# Introduction to Machine Learning - The Final Model

#### By Jeroen Smienk & Marnick van der Arend

Here we import the best dataset, use the best normalizer, train the best classifier with the best options and export the classifier and normalizer.

In [1]:
# IMPORTS AND NOTEBOOK SETUP
import matplotlib
import matplotlib.pyplot as plt
import numpy as np
import pandas as pd

In [2]:
# Importing the dataset
data = pd.read_csv('../dataset-numpy/dataset-v8.csv')
data.columns

Index([u'area', u'width', u'contours', u'radius', u'circle_dist', u'rect_dist',
       u'hull_radius', u'aspect_ratio', u'centroid_x', u'centroid_y',
       u'corners', u'circles', u'angle', u'weight_0_0', u'weight_0_1',
       u'weight_0_2', u'weight_0_3', u'weight_0_4', u'weight_0_5',
       u'weight_0_6', u'weight_0_7', u'weight_1_0', u'weight_1_1',
       u'weight_1_2', u'weight_1_3', u'weight_1_4', u'weight_1_5',
       u'weight_1_6', u'weight_1_7', u'weight_2_0', u'weight_2_1',
       u'weight_2_2', u'weight_2_3', u'weight_2_4', u'weight_2_5',
       u'weight_2_6', u'weight_2_7', u'weight_3_0', u'weight_3_1',
       u'weight_3_2', u'weight_3_3', u'weight_3_4', u'weight_3_5',
       u'weight_3_6', u'weight_3_7', u'weight_4_0', u'weight_4_1',
       u'weight_4_2', u'weight_4_3', u'weight_4_4', u'weight_4_5',
       u'weight_4_6', u'weight_4_7', u'weight_5_0', u'weight_5_1',
       u'weight_5_2', u'weight_5_3', u'weight_5_4', u'weight_5_5',
       u'weight_5_6', u'weight_5_7', u'wei

## Normalization

We normalize everything but the number of holes and the label.

In [3]:
# Normalization
columns = data.columns.values

columns_to_not_normalize = ['label']
columns_to_normalize = [c for c in columns if not c in columns_to_not_normalize]

# MinMaxScaler
from sklearn.preprocessing import MinMaxScaler

scaler = MinMaxScaler()
data[columns_to_normalize] = pd.DataFrame(scaler.fit_transform(data[columns_to_normalize]), columns=columns_to_normalize)
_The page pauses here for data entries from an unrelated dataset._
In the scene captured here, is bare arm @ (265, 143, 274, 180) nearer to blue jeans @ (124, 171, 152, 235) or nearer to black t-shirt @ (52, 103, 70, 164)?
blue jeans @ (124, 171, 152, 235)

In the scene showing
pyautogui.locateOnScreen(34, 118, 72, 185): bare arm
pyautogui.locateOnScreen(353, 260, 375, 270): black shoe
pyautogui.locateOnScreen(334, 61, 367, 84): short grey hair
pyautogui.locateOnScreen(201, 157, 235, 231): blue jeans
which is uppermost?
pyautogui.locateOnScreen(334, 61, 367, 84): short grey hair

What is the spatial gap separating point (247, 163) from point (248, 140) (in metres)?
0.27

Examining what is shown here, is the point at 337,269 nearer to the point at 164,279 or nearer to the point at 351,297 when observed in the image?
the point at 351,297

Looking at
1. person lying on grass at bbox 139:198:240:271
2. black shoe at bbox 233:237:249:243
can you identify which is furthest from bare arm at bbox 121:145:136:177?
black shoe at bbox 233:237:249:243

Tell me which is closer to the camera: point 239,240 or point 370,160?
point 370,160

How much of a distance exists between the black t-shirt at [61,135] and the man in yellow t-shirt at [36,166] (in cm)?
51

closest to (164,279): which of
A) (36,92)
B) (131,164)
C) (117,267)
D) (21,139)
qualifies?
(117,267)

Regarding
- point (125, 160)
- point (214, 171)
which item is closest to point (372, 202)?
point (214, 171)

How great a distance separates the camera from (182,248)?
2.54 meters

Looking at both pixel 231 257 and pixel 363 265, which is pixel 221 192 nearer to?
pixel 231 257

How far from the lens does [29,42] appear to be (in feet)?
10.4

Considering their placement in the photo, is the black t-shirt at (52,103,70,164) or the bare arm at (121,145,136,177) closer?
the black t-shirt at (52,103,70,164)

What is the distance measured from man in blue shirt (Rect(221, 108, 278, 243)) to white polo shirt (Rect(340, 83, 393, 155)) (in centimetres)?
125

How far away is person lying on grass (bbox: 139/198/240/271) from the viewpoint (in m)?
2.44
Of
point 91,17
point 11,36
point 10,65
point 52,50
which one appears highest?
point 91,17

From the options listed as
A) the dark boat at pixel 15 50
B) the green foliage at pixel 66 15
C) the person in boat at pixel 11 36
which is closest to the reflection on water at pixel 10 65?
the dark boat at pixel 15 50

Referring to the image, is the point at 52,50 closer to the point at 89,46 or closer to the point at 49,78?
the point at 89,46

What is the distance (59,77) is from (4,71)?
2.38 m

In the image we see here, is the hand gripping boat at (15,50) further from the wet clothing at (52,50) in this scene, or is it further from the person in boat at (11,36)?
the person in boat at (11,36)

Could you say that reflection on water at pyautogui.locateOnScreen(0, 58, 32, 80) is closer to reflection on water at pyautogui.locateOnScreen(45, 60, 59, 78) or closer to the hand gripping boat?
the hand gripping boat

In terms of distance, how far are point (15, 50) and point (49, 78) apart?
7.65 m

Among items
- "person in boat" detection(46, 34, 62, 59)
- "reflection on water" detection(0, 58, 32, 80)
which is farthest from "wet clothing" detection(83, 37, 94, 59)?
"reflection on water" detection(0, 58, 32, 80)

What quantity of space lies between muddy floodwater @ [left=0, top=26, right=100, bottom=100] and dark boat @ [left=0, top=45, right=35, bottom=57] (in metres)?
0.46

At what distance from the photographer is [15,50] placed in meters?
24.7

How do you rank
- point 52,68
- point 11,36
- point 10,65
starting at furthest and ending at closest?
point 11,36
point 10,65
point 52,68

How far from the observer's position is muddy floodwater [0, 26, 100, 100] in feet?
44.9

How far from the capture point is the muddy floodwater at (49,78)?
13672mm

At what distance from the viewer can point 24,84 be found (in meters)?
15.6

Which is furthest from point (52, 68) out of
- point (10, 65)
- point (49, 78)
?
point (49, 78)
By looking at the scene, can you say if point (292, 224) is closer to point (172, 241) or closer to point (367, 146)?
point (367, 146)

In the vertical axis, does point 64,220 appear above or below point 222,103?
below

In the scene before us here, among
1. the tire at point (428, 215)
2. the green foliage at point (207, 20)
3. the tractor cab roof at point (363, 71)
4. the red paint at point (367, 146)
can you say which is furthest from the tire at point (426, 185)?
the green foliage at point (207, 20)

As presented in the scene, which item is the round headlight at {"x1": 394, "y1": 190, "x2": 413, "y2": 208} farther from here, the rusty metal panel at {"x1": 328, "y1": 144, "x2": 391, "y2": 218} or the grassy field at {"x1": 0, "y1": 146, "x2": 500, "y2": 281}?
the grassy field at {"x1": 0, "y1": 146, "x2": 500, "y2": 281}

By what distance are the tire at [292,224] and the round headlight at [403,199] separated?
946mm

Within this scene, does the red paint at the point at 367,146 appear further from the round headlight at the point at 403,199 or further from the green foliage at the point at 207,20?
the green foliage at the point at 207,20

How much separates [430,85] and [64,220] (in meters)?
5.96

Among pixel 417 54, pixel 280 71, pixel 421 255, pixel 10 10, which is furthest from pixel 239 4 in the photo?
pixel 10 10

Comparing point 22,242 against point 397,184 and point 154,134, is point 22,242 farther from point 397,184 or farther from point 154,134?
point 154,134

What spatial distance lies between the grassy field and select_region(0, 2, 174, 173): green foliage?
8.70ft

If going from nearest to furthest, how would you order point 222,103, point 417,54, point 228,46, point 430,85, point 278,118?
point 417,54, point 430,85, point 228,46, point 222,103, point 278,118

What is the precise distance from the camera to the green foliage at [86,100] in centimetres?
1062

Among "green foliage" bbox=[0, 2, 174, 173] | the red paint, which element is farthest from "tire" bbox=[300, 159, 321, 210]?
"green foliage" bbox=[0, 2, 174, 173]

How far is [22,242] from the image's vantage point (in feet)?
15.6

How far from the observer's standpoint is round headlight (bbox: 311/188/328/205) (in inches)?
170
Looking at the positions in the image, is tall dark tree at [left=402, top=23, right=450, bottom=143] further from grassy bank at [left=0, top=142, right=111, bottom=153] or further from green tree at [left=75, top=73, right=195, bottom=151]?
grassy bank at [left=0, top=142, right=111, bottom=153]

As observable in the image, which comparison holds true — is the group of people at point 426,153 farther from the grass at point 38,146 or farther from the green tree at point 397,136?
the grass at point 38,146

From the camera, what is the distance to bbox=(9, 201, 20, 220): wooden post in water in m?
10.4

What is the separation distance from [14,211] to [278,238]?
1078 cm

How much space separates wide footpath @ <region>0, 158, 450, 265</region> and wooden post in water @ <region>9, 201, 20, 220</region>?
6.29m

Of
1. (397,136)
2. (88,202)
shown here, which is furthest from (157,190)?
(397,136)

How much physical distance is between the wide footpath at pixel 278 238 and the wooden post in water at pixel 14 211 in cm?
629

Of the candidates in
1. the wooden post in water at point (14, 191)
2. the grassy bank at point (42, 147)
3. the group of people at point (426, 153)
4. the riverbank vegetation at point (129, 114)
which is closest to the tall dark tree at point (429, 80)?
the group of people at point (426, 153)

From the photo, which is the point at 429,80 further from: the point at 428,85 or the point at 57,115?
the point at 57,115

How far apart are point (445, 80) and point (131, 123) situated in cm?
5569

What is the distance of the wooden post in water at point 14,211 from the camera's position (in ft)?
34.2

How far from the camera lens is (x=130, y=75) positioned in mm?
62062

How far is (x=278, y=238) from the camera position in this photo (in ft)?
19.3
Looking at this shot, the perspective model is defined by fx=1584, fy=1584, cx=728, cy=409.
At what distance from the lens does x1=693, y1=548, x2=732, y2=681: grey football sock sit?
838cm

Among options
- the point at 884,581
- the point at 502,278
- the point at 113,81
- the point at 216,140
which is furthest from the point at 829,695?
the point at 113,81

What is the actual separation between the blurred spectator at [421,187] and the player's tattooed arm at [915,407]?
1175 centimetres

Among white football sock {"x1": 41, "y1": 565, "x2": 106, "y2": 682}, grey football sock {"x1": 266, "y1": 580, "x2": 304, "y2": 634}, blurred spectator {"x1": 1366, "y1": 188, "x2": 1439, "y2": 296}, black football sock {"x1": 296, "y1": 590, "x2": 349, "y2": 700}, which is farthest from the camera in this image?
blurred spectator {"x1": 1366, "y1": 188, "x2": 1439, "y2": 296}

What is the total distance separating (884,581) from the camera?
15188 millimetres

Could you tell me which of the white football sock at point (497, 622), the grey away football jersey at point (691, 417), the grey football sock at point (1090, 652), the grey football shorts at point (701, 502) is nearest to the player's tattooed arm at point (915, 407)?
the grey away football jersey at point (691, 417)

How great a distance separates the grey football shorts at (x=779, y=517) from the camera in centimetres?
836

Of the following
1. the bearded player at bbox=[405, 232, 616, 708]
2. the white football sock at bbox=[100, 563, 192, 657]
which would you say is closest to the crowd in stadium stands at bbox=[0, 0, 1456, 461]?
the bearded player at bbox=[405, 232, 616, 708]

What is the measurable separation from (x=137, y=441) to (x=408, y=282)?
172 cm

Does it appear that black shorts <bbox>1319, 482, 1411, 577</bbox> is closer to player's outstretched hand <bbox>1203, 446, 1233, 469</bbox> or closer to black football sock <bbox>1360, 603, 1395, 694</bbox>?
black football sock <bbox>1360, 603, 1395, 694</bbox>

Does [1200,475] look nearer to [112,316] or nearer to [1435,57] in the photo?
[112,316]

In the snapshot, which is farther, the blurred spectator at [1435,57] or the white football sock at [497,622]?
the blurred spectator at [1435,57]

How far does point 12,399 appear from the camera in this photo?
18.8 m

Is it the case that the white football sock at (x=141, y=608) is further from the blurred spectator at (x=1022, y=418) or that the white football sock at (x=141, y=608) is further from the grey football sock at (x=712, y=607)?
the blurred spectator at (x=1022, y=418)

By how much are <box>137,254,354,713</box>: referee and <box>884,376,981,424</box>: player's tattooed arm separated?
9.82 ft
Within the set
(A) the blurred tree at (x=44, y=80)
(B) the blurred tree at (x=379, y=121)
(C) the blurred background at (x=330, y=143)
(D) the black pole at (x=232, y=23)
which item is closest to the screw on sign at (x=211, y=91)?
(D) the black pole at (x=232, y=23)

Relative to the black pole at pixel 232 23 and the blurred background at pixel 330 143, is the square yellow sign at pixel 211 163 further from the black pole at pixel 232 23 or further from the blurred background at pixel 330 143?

## Training the classifier

The SVM/C classifier with `C=3.75, gamma=0.1` proved to be most successful.

In [4]:
# SVM
from sklearn import svm
from sklearn.decomposition import PCA

# Splitting our data
X_train, Y_train = data.iloc[:,:-1], data.iloc[:,-1]

classifier = svm.SVC(kernel='rbf', C=3.75, gamma=0.1)
classifier.fit(X_train, Y_train)

SVC(C=3.75, cache_size=200, class_weight=None, coef0=0.0,
  decision_function_shape='ovr', degree=3, gamma=0.1, kernel='rbf',
  max_iter=-1, probability=False, random_state=None, shrinking=True,
  tol=0.001, verbose=False)

## Exporting


In [5]:
# Exporting the scaler and classifier
from sklearn.externals import joblib

joblib.dump(scaler, '../classifiers/scaler_svm_v8.joblib') 
joblib.dump(classifier, '../classifiers/classifier_svm_v8.joblib') 

['../classifiers/classifier_svm_v8.joblib']